As explained above, we begin by preprocessing the data.

With our prepared datasets, we can now create our model and check its accuracy.

The accuracy for the MLPClassifier on the 2019 dataset is 79%, whereas it is only 45% for the 2020 dataset. This may be due to the less rides taken and fewer months covered (no November or December data) in the 2020 dataset, which results in less training data for the model. Another possible reason could be that time of day and month do not explain the variance in the most popular station in 2020 because people are no longer on a more regular schedule for transportation to work or school, nor are they restricted to outside normal work or school hours as people’s schedules are more blurred now. In 2020, as suggested by our analysis in the maps above, it may be the case that bike rides are for “joyrides” and so times of day do not impact the most popular station as consistently as they once did. Regardless, we can still see what stations consistently appear in our predictions for the most popular station for a given month and time.

Our predicted stations for 2019 seem to show that in general, Grove St PATH is the most popular station. This matches our analysis from the previous sections.

Although the accuracy for the 2020 data is not as accurate as 2019, we can see that Liberty Light Rail appears very frequently in this output. This matched our previous analysis on the generic popular stations.

This predictive model helps us expand upon our previous analysis and actually see what times of day and which months the stations are more popular. It helps us gain a much better understanding of the data for each year, and together with our prior analysis helps us to understand the difference between ridership in 2019 and 2020.


Conclusion

From our analysis, we have uncovered a few changes from the Citi bike rides from 2019 and in 2020. Firstly, we notice that ridership dipped after the statewide shutdown in New York, and rose again after reopening phases. We also were able to visualize the changing concentrations of stations traffic from 2019 to 2020 from our timed heatmap. From other map plots, we were able to see how in 2020, most popular stations were closer to parks and most popular trips consisted of many more loops, which may allude to more “joyrides” or rides taken for leisure or fun.

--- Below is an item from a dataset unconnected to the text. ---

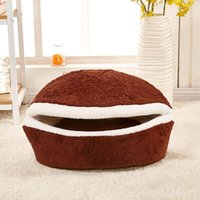 High Quality Dog Houses For Small Dogs Pet Supplies Luxurious Sleeping Bag Fabric Product Cats And Little Winter Beds Kennels & Pens
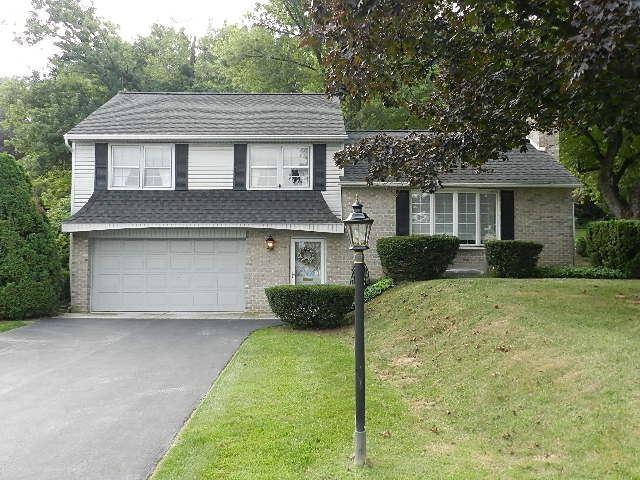 3340 Kingston Rd, York, PA 17402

Most importantly, we saw some differences in our predictions of the most popular start station at a given time of day and month of year. This information can be leveraged, especially when it comes to public safety. More hand sanitizing stations can be placed at more popular stations, and bike sanitization times for each station can be set to be around the times where that station was the most popular. This can decrease the germs spread and decrease the number of people that are exposed to previous rider’s germs. Some other uses of these predictions could be redistributing bikes so that most popular stations have sufficient bikes at the times of day they are needed most, or perhaps bikes can be removed from the least popular stations at a certain month and time. The applications of this analysis truly lie in understanding the changing dynamics of bike ridership, resource allocation, bike sanitization, and public safety. In the face of COVID-19, public points of contact are sources of possible spread of the virus, and this data can help minimize the risk associated with those sources.